──────── Materials provided ────────

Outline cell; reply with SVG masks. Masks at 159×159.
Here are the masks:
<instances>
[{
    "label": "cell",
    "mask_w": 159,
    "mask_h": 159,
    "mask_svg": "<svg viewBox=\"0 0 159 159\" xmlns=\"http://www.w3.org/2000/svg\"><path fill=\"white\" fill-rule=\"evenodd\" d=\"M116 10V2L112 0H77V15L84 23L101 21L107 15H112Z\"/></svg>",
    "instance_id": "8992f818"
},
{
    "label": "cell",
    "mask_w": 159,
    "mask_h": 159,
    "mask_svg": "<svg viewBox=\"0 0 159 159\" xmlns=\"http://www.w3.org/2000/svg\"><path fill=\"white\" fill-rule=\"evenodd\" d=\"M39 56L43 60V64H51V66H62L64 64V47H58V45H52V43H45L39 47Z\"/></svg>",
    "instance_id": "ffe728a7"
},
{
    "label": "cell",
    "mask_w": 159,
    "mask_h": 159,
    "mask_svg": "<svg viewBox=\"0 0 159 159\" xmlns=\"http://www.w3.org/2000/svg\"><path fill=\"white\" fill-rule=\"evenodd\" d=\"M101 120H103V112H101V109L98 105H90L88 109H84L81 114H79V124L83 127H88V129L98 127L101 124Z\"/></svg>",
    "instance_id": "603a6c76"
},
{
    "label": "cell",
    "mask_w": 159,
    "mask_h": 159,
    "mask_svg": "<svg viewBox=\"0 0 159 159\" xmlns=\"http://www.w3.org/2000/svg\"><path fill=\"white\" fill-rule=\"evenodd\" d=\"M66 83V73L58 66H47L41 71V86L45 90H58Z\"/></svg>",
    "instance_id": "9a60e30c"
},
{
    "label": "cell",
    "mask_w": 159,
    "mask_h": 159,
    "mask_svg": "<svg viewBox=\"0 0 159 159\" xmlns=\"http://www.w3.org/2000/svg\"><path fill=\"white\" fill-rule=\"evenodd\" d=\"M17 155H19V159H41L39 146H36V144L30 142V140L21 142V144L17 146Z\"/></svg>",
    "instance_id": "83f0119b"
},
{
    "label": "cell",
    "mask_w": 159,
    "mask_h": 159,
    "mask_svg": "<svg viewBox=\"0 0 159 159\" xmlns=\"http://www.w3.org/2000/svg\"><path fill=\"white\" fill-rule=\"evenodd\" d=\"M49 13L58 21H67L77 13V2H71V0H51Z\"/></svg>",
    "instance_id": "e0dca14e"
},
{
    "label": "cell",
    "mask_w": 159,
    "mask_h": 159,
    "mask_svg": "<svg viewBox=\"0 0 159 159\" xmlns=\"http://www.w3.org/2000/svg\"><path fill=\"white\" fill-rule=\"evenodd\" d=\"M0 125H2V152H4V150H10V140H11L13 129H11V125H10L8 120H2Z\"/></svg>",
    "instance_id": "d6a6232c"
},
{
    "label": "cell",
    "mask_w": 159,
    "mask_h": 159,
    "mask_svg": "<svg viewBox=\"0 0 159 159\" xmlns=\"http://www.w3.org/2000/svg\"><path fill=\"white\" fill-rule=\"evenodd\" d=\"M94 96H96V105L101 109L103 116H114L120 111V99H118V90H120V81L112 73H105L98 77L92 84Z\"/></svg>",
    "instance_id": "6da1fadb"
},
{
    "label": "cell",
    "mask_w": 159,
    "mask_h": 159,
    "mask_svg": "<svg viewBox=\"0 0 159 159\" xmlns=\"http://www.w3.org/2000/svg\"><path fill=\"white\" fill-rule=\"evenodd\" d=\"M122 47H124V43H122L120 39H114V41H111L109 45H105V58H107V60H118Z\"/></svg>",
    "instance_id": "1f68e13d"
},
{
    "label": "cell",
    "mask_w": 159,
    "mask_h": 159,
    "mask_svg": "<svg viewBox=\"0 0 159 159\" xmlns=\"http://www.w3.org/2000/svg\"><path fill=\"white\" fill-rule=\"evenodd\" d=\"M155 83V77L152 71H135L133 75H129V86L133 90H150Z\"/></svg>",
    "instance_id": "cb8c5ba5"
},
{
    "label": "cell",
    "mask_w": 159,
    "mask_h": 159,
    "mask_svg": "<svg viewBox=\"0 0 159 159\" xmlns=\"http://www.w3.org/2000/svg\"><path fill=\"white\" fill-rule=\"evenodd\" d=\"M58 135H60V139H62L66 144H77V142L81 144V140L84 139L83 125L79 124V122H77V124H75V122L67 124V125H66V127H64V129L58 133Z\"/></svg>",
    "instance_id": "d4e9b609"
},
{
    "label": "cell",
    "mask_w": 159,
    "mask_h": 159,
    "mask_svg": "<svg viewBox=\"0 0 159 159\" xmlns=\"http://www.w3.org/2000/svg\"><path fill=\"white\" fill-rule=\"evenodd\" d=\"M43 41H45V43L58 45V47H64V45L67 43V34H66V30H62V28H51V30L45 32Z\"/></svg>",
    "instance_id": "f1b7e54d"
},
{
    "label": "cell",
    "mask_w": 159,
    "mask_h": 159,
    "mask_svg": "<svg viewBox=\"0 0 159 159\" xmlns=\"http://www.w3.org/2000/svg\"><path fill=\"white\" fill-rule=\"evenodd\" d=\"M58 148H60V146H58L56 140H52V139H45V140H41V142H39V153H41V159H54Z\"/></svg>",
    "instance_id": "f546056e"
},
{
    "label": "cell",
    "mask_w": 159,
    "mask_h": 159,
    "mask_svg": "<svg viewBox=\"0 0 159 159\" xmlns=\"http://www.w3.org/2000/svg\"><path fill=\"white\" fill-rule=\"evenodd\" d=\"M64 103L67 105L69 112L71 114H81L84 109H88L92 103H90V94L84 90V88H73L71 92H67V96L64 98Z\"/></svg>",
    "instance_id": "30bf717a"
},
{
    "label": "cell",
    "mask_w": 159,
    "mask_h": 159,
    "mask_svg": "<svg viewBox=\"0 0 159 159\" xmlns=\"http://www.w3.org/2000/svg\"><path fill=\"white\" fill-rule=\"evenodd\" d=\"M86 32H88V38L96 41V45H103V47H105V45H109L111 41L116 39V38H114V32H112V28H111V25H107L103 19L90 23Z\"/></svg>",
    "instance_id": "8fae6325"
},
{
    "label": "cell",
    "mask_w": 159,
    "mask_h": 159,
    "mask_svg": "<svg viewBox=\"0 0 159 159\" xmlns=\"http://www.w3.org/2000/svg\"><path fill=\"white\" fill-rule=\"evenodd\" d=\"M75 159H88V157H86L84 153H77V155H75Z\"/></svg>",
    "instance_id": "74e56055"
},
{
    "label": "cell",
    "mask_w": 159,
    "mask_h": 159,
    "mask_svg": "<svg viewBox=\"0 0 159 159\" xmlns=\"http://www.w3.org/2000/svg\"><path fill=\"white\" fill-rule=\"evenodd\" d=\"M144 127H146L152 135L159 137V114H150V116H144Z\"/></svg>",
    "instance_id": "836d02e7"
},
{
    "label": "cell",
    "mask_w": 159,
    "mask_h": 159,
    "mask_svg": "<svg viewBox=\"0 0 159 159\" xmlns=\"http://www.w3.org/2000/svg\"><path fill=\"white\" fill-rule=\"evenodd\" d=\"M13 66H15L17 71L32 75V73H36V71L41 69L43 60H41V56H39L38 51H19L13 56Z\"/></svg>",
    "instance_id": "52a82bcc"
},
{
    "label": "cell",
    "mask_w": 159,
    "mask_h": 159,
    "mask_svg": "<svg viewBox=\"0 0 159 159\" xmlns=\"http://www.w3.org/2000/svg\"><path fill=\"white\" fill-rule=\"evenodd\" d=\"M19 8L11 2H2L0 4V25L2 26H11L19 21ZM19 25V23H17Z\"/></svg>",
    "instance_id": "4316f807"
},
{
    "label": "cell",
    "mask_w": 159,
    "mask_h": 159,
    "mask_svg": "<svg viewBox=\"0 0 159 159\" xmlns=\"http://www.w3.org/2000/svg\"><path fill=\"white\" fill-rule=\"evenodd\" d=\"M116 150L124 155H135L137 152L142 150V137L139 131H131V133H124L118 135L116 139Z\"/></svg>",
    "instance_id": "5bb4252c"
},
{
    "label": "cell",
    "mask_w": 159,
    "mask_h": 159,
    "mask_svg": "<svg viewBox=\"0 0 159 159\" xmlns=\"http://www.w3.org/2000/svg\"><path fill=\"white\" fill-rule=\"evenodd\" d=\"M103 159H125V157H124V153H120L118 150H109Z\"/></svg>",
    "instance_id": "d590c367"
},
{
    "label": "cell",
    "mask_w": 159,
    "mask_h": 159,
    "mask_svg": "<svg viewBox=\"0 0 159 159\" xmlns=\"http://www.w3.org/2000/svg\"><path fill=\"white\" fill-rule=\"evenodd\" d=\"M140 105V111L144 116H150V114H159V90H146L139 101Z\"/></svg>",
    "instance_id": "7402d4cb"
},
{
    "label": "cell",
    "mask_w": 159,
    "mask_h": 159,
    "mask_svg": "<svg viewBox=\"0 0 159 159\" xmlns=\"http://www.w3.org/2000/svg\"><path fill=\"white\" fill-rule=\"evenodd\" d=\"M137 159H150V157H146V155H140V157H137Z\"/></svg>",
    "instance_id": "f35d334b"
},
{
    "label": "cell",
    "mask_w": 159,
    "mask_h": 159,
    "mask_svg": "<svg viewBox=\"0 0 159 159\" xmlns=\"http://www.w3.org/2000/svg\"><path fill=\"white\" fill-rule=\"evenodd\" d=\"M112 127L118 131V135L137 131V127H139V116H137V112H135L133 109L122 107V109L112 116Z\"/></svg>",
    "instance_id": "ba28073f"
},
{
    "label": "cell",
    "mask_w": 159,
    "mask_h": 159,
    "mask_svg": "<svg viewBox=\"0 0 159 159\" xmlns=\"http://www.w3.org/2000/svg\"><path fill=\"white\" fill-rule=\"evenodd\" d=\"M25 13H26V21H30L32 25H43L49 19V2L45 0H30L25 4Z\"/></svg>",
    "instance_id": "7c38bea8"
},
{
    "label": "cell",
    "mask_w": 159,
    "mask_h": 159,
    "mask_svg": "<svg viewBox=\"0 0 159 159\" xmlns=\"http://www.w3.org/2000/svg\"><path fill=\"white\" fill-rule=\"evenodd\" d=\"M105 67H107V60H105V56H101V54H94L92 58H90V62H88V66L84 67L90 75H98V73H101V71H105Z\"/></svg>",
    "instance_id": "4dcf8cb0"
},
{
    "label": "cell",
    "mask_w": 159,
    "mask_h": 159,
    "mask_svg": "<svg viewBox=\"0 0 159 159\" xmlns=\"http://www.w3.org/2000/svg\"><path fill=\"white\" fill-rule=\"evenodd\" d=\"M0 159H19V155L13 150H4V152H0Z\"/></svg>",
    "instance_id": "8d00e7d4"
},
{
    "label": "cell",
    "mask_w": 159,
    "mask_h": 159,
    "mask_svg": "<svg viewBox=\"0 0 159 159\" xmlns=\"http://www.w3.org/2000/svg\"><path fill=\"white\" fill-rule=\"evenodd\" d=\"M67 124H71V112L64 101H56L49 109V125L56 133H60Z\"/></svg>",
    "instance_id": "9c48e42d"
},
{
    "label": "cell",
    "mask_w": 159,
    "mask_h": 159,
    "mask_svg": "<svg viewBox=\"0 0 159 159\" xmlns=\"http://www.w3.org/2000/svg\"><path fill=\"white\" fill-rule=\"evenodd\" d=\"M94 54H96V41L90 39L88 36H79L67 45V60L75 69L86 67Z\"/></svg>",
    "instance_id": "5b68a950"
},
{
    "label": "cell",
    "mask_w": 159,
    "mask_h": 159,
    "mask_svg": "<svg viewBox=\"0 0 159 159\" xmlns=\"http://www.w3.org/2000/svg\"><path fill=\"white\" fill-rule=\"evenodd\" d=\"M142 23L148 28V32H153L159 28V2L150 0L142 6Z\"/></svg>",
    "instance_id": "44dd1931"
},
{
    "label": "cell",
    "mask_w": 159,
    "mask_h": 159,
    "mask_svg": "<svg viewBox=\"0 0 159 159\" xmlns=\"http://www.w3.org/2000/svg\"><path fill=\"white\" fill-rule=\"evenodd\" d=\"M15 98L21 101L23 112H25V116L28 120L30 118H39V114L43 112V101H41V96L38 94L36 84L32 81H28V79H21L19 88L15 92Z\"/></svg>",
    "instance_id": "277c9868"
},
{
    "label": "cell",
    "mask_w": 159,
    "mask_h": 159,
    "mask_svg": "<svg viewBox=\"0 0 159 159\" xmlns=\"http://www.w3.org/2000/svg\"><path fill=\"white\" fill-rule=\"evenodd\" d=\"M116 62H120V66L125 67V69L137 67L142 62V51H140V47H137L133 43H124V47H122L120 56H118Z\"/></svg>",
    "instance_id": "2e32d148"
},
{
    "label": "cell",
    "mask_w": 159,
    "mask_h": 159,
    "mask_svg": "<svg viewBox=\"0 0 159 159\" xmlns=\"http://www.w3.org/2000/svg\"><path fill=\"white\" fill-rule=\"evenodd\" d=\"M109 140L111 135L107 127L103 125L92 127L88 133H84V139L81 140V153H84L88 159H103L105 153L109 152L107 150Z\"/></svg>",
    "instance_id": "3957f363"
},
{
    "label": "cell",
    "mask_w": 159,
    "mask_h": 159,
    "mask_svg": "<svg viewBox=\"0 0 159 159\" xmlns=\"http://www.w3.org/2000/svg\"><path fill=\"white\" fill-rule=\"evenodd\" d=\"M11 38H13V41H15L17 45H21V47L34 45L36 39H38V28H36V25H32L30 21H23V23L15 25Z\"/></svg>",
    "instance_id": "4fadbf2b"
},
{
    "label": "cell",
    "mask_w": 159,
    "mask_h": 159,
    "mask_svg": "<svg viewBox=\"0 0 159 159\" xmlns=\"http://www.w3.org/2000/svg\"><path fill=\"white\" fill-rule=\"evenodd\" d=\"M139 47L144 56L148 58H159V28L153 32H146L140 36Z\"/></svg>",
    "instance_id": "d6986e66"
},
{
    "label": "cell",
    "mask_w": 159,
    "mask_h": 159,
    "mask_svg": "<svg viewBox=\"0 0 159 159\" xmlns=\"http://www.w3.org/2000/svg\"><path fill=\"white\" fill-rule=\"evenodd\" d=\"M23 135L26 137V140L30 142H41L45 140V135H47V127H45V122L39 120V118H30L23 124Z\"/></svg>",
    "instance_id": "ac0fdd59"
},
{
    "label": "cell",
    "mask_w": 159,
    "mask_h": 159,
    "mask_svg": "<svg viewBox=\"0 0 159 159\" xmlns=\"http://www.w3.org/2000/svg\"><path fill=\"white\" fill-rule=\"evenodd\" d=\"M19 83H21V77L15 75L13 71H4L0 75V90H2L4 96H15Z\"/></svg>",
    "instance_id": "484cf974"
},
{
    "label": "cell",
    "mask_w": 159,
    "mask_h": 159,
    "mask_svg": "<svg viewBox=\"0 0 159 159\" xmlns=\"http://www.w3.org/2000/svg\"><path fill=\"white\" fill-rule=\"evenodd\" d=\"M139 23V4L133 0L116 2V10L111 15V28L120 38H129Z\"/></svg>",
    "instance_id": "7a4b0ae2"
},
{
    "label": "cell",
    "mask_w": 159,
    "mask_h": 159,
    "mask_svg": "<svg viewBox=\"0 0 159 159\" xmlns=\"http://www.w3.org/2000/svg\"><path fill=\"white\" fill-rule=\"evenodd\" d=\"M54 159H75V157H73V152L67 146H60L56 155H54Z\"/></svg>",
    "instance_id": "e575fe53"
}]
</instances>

────────
──────── Materials provided ────────

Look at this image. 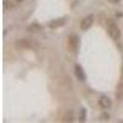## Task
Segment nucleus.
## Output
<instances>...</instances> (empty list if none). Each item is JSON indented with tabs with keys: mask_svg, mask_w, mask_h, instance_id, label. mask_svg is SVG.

────────

-- Goal --
Reproduce only the lines from the one containing "Outline cell; reply" through the one containing "56L43 60V64H51V66H62L64 64V47H58V45H52V43H45L39", replacing "mask_w" with "mask_width" and leaving everything else unchanged.

-- Finished exercise --
Outline cell; reply with SVG masks. Masks at 159×159.
Here are the masks:
<instances>
[{
    "label": "cell",
    "mask_width": 159,
    "mask_h": 159,
    "mask_svg": "<svg viewBox=\"0 0 159 159\" xmlns=\"http://www.w3.org/2000/svg\"><path fill=\"white\" fill-rule=\"evenodd\" d=\"M116 10V2L112 0H77V15L84 23L101 21L107 15H112Z\"/></svg>",
    "instance_id": "8992f818"
},
{
    "label": "cell",
    "mask_width": 159,
    "mask_h": 159,
    "mask_svg": "<svg viewBox=\"0 0 159 159\" xmlns=\"http://www.w3.org/2000/svg\"><path fill=\"white\" fill-rule=\"evenodd\" d=\"M39 56L43 60V64H51V66H62L64 64V47H58V45H52V43H45L39 47Z\"/></svg>",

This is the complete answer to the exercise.